Azure Storage for AI workloads | OD870

Name: Azure Storage for AI workloads | OD870
Uploaded: 2026-06-03T14:38:52+00:00
Description: Saurabh Sensharma, Vishnu Charan TJ, and Saloni Sonpal explain how Azure Storage supports AI inference at scale, focusing on secure enterprise data access,...

Jun 3, 2026 by Saurabh Sensharma, Vishnu Charan TJ

Saurabh Sensharma, Vishnu Charan TJ, and Saloni Sonpal walk through how Azure Storage can be used to improve performance and cost efficiency for AI inference workloads, including caching patterns, faster model distribution, and integrations across the AI stack.

Overview

The session covers how Azure Storage powers AI inference at scale, with an emphasis on:

Securely bringing enterprise data to AI models
Accelerating AI workloads with high-performance storage
Reducing GPU idle time via faster model loading and optimized data access
Integrating Azure Storage with Microsoft and open-source AI frameworks
Enabling scalable, agent-based (agentic) applications

Topics and chapters

Introduction to Azure Storage for AI workloads

High-level framing of storage needs for AI inference at scale

Storage for AI and AI for Storage

Overview of how storage supports AI workloads, and how AI can be applied to storage scenarios

Azure Storage integration across the AI stack and infrastructure

How Azure Storage fits into AI infrastructure and the broader AI stack

Azure Storage clients and tools for AI workloads

Discussion of storage clients and tooling used to connect AI workloads to Azure Storage

Paths to run AI workloads with storage

The presenters outline common execution environments where Azure Storage is used:

Azure AI Foundry
Azure Kubernetes Service (AKS)
Infrastructure-as-a-Service (IaaS)

Storage requirements for agentic inference

Storage considerations for agent-based inference scenarios and the roles storage plays in those architectures

Inference optimization through prompt caching

Prompt caching as a technique to improve inference performance and reduce repeated work

Explicit caching with Azure Blob and NIXL (demo)

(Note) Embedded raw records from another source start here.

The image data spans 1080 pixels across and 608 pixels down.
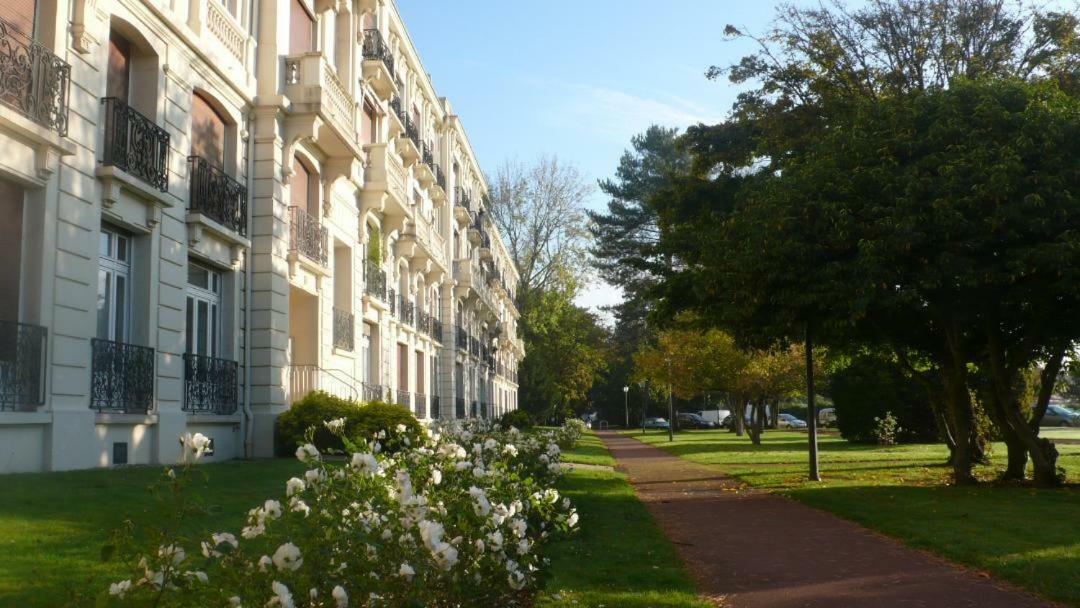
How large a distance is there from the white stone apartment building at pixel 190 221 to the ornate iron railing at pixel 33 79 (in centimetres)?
2

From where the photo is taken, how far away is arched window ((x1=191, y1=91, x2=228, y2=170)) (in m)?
14.6

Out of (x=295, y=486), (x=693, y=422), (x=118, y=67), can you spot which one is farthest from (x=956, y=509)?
(x=693, y=422)

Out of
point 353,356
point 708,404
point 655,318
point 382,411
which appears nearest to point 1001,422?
point 655,318

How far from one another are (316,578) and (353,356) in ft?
56.2

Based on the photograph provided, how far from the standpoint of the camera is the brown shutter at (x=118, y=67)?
12492 millimetres

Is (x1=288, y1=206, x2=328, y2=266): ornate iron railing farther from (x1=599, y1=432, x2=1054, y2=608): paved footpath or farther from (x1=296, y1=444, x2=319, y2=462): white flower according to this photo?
(x1=296, y1=444, x2=319, y2=462): white flower

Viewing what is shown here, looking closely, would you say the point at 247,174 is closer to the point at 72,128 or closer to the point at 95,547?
the point at 72,128

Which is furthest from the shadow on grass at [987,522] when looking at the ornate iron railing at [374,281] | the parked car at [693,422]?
the parked car at [693,422]

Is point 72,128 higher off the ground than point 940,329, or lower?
higher

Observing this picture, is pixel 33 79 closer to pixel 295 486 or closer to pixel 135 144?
pixel 135 144

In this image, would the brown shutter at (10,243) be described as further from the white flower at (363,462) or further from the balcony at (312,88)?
the balcony at (312,88)

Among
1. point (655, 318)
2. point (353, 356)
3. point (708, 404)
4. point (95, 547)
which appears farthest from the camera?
point (708, 404)

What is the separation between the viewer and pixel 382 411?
15.9 m

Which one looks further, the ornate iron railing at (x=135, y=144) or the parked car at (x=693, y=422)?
the parked car at (x=693, y=422)
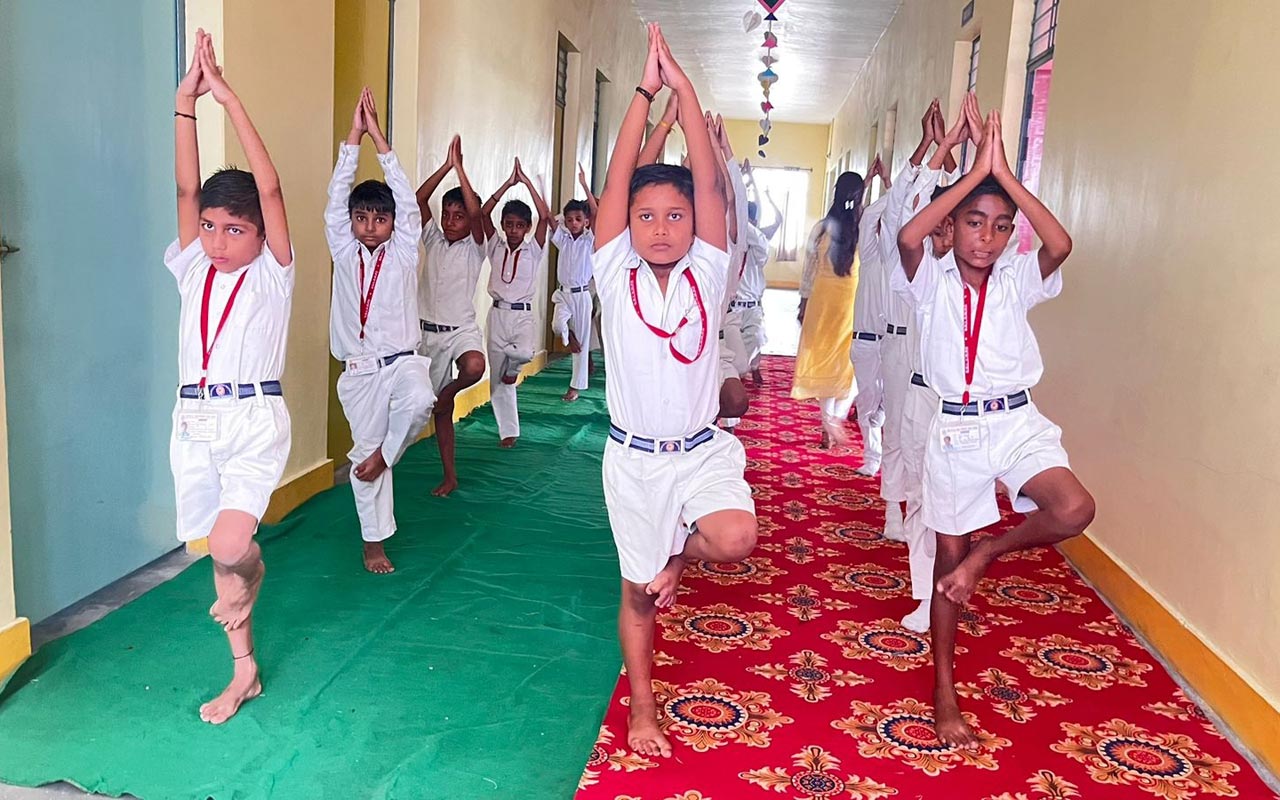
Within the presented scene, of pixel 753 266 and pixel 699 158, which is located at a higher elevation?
pixel 699 158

A demo showing explicit caching using Azure Blob Storage
NIXL integration is referenced as part of the caching approach

Fast model loading and distribution

Approaches to reduce model load time and improve distribution efficiency
Run:AI Streamer and a distributed cache are referenced in this segment

Bringing enterprise data to AI via Azure integrations

Azure integrations for connecting enterprise data to AI workflows
Foundry IQ is referenced in the context of these integrations

Storage Center and recap

Introduction of Storage Center
Session recap of the main performance and scalability themes